EXCERPT.
= = =

Between 2010 and 2015, apprenticeship starts numbers rose sharply, to 2.4 million in 2015. The Government has also committed to creating 3 million additional apprenticeship starts by 2020 and recently highlighted the increasing number of people aged under 19 years taking up apprenticeships since August 2015. However, recent analysis by the Social Mobility and Child Poverty Commission points to some worrying findings about apprenticeships for young people and success rates in apprenticeships.

The Commission recently published its submission to the Apprenticeships Inquiry by the sub-committee on Education, Skills and the Economy. In its response the Commission, highlighted three issues:

  • Apprenticeship starts are rising sluggishly among young people aged under 25. The headline numbers boasting record numbers of starts are undermined by falling success rates across all ages and levels.

= = =

SOURCE DATA.
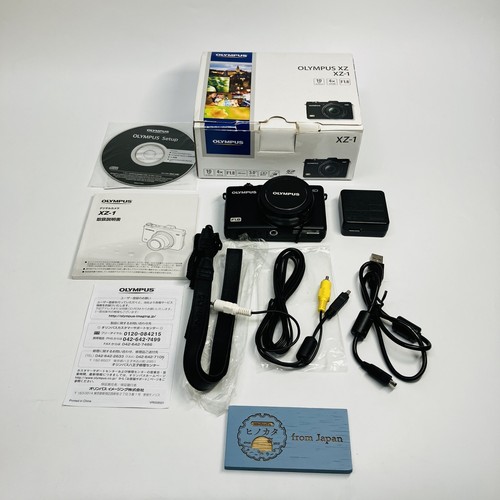 Appareil photo numérique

= = =

TASK DIRECTIONS. Rewrite the apprenticeships excerpt from "Between 2010 and" to "ages and levels.", substituting "Panel" for "Commission". The listing has nothing to do with the text.

EXPECTED ANSWER.
Between 2010 and 2015, apprenticeship starts numbers rose sharply, to 2.4 million in 2015. The Government has also committed to creating 3 million additional apprenticeship starts by 2020 and recently highlighted the increasing number of people aged under 19 years taking up apprenticeships since August 2015. However, recent analysis by the Social Mobility and Child Poverty Panel points to some worrying findings about apprenticeships for young people and success rates in apprenticeships.

The Panel recently published its submission to the Apprenticeships Inquiry by the sub-committee on Education, Skills and the Economy. In its response the Panel, highlighted three issues:

  • Apprenticeship starts are rising sluggishly among young people aged under 25. The headline numbers boasting record numbers of starts are undermined by falling success rates across all ages and levels.